GATK4: Print Reads

Gatk4PrintReads · 1 contributor · 4 versions

Write reads from SAM format file (SAM/BAM/CRAM) that pass criteria to a new file. A common use case is to subset reads by genomic interval using the -L argument. Note when applying genomic intervals, the tool is literal and does not retain mates of paired-end reads outside of the interval, if any. Data with missing mates will fail ValidateSamFile validation with MATE_NOT_FOUND, but certain tools may still analyze the data. If needed, to rescue such mates, use either FilterSamReads or ExtractOriginalAlignmentRecordsByNameSpark.

By default, PrintReads applies the WellformedReadFilter at the engine level. What this means is that the tool does not print reads that fail the WellformedReadFilter filter. You can similarly apply other engine-level filters to remove specific types of reads with the –read-filter argument. See documentation category ‘Read Filters’ for a list of

available filters. To keep reads that do not pass the WellformedReadFilter, either disable the filter with –disable-read-filter or disable all default filters with --disable-tool-default-read-filters.

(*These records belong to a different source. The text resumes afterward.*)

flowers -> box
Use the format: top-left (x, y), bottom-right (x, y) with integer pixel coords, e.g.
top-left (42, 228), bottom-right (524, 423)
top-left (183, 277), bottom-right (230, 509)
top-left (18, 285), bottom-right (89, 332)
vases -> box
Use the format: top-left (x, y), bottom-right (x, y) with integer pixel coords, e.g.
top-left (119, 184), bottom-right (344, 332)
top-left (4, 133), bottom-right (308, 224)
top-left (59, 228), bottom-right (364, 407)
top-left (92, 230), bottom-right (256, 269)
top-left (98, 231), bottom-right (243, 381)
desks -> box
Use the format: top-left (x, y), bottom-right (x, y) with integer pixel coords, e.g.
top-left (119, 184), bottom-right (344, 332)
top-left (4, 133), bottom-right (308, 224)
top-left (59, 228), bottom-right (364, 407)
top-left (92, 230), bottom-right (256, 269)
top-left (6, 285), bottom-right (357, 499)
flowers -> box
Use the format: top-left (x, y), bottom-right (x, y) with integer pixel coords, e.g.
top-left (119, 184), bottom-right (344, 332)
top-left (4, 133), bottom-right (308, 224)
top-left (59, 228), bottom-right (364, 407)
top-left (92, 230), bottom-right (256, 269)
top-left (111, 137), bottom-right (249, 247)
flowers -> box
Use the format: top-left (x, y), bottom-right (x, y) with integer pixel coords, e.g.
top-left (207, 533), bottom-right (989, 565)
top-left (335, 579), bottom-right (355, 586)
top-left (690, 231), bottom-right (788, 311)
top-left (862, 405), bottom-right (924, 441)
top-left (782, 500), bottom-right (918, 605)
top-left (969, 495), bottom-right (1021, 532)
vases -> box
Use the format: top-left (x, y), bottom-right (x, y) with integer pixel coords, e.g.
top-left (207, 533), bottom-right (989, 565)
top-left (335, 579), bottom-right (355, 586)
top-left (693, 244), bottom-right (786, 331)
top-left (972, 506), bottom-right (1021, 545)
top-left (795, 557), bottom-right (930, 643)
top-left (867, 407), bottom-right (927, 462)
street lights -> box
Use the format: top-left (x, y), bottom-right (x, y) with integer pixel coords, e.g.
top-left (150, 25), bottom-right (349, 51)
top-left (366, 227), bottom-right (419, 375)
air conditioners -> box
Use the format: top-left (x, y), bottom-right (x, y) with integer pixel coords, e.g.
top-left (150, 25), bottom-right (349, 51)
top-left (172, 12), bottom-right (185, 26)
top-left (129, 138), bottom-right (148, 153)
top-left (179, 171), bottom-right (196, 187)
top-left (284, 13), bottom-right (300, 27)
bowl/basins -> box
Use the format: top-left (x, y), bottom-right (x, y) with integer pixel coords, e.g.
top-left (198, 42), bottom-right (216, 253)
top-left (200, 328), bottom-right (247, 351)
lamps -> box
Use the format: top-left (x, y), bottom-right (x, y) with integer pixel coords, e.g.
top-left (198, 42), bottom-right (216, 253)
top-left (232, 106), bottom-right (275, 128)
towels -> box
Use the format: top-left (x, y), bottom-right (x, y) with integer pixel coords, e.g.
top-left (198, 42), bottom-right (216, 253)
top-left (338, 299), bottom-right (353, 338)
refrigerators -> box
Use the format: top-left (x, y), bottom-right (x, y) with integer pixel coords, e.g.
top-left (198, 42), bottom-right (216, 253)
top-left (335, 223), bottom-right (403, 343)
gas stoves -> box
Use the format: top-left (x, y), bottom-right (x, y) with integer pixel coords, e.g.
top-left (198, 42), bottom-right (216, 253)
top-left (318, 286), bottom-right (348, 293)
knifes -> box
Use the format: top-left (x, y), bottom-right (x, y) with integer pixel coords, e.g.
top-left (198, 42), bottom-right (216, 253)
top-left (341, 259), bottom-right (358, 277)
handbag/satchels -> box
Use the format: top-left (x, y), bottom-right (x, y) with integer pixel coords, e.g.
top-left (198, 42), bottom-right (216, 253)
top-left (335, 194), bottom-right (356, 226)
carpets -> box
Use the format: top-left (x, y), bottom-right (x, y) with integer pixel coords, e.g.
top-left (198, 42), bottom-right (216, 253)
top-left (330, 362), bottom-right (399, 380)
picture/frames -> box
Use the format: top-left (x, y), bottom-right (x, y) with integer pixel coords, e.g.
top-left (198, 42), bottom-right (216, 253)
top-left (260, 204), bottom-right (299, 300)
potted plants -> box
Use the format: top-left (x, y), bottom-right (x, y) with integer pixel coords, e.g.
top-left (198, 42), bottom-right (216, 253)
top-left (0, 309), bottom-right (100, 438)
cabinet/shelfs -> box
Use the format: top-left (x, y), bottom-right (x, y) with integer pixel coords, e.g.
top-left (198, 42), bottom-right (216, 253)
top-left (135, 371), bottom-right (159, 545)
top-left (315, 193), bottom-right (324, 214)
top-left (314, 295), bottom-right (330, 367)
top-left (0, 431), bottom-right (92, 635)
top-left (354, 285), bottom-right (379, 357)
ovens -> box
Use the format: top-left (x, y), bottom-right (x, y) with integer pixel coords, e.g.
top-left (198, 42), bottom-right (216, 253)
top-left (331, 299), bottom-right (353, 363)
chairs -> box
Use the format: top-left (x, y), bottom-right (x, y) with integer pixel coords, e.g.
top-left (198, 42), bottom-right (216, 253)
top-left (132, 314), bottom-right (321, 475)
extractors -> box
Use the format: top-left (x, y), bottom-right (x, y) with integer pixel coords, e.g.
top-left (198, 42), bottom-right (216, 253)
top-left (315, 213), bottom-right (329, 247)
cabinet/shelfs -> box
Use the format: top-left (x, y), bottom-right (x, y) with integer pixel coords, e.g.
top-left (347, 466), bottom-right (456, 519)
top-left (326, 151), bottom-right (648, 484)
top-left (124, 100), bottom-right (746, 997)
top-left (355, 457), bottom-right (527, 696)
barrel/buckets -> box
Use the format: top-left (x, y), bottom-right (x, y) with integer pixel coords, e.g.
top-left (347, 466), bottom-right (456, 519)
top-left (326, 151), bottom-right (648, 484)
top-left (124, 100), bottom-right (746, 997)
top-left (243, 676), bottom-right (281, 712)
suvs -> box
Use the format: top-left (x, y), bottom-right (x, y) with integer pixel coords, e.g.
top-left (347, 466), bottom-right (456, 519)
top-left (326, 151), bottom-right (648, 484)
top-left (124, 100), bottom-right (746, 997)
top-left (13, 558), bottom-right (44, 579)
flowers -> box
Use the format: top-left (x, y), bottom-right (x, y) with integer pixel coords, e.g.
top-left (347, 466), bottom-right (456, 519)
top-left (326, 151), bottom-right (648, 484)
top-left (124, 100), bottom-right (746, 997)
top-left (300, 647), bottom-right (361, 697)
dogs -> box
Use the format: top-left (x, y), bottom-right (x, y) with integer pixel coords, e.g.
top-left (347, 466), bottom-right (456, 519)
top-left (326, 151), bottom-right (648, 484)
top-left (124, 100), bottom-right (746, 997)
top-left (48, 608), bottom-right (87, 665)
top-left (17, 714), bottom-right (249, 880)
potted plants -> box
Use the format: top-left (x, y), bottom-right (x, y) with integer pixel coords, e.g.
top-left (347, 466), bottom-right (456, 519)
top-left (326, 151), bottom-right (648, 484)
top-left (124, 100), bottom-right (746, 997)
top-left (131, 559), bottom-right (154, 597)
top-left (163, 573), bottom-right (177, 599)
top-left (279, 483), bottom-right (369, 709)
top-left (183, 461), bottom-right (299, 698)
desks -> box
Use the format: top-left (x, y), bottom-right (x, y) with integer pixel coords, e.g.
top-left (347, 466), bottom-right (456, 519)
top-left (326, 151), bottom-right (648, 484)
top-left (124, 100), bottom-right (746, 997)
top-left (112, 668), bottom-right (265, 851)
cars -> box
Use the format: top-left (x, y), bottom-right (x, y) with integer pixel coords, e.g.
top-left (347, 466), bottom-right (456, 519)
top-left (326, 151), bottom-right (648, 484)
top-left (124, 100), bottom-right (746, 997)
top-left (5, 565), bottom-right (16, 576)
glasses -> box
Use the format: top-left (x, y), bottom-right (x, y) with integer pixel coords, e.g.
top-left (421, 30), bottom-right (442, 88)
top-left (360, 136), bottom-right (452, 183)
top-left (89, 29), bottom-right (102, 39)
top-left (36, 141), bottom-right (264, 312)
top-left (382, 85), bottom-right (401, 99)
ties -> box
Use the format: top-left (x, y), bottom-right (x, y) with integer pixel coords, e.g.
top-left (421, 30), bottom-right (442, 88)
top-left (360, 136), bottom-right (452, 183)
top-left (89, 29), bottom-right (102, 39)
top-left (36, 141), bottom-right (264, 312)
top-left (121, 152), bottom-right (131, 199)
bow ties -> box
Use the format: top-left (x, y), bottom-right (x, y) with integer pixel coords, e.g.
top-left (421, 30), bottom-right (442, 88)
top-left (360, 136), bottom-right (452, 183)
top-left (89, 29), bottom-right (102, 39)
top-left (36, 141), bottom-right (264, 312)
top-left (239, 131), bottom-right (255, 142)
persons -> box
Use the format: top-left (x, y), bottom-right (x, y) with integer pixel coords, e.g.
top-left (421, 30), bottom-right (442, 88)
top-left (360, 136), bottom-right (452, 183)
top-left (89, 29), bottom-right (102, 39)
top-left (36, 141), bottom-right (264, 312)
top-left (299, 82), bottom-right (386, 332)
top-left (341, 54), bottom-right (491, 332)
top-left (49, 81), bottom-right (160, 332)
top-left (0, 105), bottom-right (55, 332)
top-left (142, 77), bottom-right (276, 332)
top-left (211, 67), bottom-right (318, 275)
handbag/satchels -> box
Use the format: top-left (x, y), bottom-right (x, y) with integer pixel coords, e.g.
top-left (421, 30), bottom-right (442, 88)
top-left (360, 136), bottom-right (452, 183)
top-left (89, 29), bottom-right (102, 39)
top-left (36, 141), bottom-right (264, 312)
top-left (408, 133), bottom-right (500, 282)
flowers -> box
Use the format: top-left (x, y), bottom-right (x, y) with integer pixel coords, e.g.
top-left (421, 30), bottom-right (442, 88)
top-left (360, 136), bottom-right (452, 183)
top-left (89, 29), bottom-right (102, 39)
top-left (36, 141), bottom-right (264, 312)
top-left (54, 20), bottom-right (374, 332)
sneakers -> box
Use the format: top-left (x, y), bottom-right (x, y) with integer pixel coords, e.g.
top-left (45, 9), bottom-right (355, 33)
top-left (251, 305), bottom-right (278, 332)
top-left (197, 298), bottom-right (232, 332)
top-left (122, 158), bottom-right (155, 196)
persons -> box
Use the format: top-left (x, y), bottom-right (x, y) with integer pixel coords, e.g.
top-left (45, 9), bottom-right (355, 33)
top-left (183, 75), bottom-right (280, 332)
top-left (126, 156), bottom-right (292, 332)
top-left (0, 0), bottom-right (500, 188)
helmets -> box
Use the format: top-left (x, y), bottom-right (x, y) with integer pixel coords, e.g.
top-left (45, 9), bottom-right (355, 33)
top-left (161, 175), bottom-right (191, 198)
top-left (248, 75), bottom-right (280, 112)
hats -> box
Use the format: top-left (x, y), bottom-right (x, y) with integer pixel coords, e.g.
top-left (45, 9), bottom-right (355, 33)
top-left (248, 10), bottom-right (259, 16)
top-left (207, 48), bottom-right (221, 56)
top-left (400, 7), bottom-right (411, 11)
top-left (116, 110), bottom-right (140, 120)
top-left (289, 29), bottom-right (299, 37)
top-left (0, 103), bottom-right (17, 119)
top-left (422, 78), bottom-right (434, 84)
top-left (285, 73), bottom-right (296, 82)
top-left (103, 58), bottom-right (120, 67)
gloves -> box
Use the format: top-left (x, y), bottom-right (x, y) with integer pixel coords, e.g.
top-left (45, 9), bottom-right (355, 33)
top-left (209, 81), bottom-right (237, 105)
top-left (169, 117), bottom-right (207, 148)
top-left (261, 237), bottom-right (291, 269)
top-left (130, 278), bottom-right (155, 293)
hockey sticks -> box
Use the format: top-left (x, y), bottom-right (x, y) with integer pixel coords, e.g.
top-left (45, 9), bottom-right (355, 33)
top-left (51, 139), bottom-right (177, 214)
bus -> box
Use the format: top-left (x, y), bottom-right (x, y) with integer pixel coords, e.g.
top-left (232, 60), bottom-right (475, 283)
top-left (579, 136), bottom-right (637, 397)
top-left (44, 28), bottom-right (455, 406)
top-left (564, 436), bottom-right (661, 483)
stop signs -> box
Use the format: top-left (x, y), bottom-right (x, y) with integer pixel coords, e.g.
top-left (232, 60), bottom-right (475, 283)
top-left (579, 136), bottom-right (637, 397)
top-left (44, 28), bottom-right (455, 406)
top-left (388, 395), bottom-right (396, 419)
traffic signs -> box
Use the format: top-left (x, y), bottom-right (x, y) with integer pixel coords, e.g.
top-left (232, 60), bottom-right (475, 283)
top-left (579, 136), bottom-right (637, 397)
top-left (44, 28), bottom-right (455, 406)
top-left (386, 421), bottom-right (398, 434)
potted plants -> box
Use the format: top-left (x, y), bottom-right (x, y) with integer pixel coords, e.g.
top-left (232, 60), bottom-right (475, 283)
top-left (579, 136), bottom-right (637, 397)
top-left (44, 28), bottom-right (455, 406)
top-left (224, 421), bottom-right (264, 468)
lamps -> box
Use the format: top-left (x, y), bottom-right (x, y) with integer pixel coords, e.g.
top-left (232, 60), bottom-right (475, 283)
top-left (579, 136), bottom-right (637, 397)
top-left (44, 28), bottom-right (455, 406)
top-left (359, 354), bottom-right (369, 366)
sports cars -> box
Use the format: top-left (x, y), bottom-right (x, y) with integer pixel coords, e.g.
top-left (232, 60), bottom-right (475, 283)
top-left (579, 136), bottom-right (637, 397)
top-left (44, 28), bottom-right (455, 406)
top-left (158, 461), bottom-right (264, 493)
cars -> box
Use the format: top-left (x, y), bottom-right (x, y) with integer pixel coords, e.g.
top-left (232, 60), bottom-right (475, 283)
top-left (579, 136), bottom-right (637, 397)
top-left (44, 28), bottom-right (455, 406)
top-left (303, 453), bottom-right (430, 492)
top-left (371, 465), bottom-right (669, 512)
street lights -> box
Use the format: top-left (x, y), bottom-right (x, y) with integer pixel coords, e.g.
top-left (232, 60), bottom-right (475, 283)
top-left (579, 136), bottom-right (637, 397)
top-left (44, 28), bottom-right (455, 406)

The reference is strictly required when handling CRAM files.

Quickstart

from janis_bioinformatics.tools.gatk4.printreads.versions import Gatk4PrintReads_4_1_4

wf = WorkflowBuilder("myworkflow")

wf.step(
    "gatk4printreads_step",
    Gatk4PrintReads_4_1_4(
        bam=None,
    )
)
wf.output("out", source=gatk4printreads_step.out)

OR

  1. Install Janis
  2. Ensure Janis is configured to work with Docker or Singularity.
  3. Ensure all reference files are available:

Note

More information about these inputs are available below.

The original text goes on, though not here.